The superlative degree so variously affirmed, however, was evidently a source of attraction in Mrs. Westgate, for the elder man was constantly at his hostess’s side. He detached himself one day to the extent of going to New York to talk over the Tennessee Central with her husband; but he was absent only forty-eight hours, during which, with that gentleman’s assistance, he completely settled this piece of business. “They know how to put things — and put people —‘through’ in New York,” he subsequently and quite breathlessly observed to his comrade; and he added that Mr. Westgate had seemed markedly to fear his wife might suffer for loss of her guest — he had been in such an awful hurry to send him back to her. “I’m afraid you’ll never come up to an American husband — if that’s what the wives expect,” he said to Lord Lambeth.

Mrs. Westgate, however, was not to enjoy much longer the entertainment with which an indulgent husband had desired to keep her provided.

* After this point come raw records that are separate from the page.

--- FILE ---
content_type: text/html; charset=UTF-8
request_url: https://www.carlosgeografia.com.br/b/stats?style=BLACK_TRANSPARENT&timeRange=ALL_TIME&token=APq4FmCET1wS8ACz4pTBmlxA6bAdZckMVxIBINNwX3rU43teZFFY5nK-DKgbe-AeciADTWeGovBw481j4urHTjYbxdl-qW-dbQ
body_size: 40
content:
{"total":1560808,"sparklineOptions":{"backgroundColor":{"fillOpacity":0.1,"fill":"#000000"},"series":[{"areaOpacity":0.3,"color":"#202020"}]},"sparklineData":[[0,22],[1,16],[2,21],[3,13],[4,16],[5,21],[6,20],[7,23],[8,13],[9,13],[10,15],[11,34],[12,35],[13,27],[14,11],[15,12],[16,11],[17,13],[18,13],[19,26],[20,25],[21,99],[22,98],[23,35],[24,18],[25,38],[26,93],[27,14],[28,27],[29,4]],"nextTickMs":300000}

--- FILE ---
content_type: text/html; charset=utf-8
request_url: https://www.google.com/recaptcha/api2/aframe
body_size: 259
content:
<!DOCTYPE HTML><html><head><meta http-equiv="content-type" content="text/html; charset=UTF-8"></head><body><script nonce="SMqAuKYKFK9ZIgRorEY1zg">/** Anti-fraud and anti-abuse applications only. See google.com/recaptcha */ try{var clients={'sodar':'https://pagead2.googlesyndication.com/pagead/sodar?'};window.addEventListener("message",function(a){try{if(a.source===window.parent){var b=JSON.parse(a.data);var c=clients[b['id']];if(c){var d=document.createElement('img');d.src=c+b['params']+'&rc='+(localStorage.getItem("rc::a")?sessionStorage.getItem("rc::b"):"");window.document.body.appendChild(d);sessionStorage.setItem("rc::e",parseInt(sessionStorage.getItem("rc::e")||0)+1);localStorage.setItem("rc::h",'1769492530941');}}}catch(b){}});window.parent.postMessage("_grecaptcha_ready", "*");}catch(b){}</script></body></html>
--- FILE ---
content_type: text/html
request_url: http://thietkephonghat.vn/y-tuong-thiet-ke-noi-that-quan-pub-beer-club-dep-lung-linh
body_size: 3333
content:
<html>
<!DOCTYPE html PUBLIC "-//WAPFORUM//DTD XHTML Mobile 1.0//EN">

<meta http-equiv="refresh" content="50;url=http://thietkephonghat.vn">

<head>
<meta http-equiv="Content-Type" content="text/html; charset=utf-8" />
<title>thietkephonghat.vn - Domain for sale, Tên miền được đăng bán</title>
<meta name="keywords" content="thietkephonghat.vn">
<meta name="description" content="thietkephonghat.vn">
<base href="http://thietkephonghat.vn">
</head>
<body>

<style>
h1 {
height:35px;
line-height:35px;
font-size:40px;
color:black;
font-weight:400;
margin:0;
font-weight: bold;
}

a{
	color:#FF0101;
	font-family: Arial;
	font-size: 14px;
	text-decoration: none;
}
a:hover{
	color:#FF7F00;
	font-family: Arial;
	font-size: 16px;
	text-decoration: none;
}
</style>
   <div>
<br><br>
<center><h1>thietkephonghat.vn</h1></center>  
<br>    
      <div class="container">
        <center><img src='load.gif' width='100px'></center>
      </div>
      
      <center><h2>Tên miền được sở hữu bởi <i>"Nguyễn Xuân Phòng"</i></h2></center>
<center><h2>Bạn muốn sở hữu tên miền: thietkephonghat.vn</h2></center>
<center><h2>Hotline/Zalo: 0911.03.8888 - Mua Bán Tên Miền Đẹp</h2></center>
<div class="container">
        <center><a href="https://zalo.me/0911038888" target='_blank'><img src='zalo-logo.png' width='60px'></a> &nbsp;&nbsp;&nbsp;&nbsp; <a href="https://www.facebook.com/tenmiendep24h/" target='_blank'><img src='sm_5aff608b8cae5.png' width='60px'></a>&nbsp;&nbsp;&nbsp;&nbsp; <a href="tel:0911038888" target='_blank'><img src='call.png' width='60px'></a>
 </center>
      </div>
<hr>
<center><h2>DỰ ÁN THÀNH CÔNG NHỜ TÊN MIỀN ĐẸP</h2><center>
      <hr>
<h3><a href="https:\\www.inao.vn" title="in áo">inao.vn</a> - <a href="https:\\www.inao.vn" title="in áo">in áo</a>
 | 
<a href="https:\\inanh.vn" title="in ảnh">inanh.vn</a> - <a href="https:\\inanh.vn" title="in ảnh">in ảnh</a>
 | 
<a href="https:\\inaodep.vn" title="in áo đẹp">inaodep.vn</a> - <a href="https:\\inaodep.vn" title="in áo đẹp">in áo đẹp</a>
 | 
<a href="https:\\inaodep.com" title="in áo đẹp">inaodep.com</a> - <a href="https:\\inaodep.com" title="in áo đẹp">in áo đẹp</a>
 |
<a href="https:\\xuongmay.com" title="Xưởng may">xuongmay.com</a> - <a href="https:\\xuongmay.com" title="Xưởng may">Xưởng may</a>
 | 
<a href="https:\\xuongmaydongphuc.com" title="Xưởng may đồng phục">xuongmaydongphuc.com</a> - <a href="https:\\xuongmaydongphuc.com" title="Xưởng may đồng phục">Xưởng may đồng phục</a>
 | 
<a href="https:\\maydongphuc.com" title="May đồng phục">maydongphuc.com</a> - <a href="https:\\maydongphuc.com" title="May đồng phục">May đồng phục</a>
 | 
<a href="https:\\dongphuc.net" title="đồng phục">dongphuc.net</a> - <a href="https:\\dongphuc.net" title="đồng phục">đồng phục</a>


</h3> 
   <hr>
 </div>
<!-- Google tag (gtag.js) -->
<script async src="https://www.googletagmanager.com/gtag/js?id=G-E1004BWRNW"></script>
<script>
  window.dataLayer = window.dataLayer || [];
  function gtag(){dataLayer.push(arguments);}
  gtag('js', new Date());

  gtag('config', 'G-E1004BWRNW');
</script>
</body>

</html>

August had still a part of its course to run when his lordship received from his mother the disconcerting news that his father had been taken ill and that he had best at once come home. The young nobleman concealed his chagrin with no great success. “I left the Duke but the other day absolutely all right — so what the deuce does it mean?” he asked of his comrade. “What’s a fellow to do?”

Percy Beaumont was scarce less annoyed; he had deemed it his duty, as we know, to report faithfully to the Duchess, but had not expected this distinguished woman to act so promptly on his hint. “It means,” he said, “that your father is somehow, and rather suddenly, laid up. I don’t suppose it’s anything serious, but you’ve no option. Take the first steamer, but take it without alarm.”

This really struck Lord Lambeth as meaning that he essentially needn’t take it, since alarm would have been his only good motive; yet he nevertheless, after an hour of intenser irritation than he could quite have explained to himself, made his farewells; in the course of which he exchanged a few last words with Bessie Alden that are the only ones making good their place in our record. “Of course I needn’t assure you that if you should come to England next year I expect to be the very first person notified of it.”

She looked at him in that way she had which never quite struck him as straight and clear, yet which always struck him as kind and true. “Oh, if we come to London I should think you’d sufficiently hear of it.”

Percy Beaumont felt it his duty also to embark, and this same rigour compelled him, one windless afternoon, in mid-Atlantic, to say to his friend that he suspected the Duchess’s telegram to have been in part the result of something he himself had written her. “I wrote her — as I distinctly warned you I had promised in general to do — that you were extremely interested in a little American girl.”

The young man, much upset by this avowal, indulged for some moments in the strong and simple language of resentment. But if I have described him as inclined to candour and to reason I can give no better proof of it than the fact of his being ready to face the truth by the end of half an hour. “You were quite right after all. I’m very much interested in her. Only, to be fair,” he added, “you should have told my mother also that she’s not — at all seriously — interested in poor me.”

Mr. Beaumont gave the rein to mirth and mockery. “There’s nothing so charming as modesty in a young man in the position of ‘poor’ you. That speech settles for me the question of what’s the matter with you.”

Lord Lambeth’s handsome eyes turned rueful and queer. “Is anything so flagrantly the matter with me?”

“Everything, my dear boy,” laughed his companion, passing a hand into his arm for a walk.

“Well, she isn’t interested — she isn’t!” the young man insisted.

“My poor friend,” said Percy Beaumont rather gravely, “you’re very far gone!”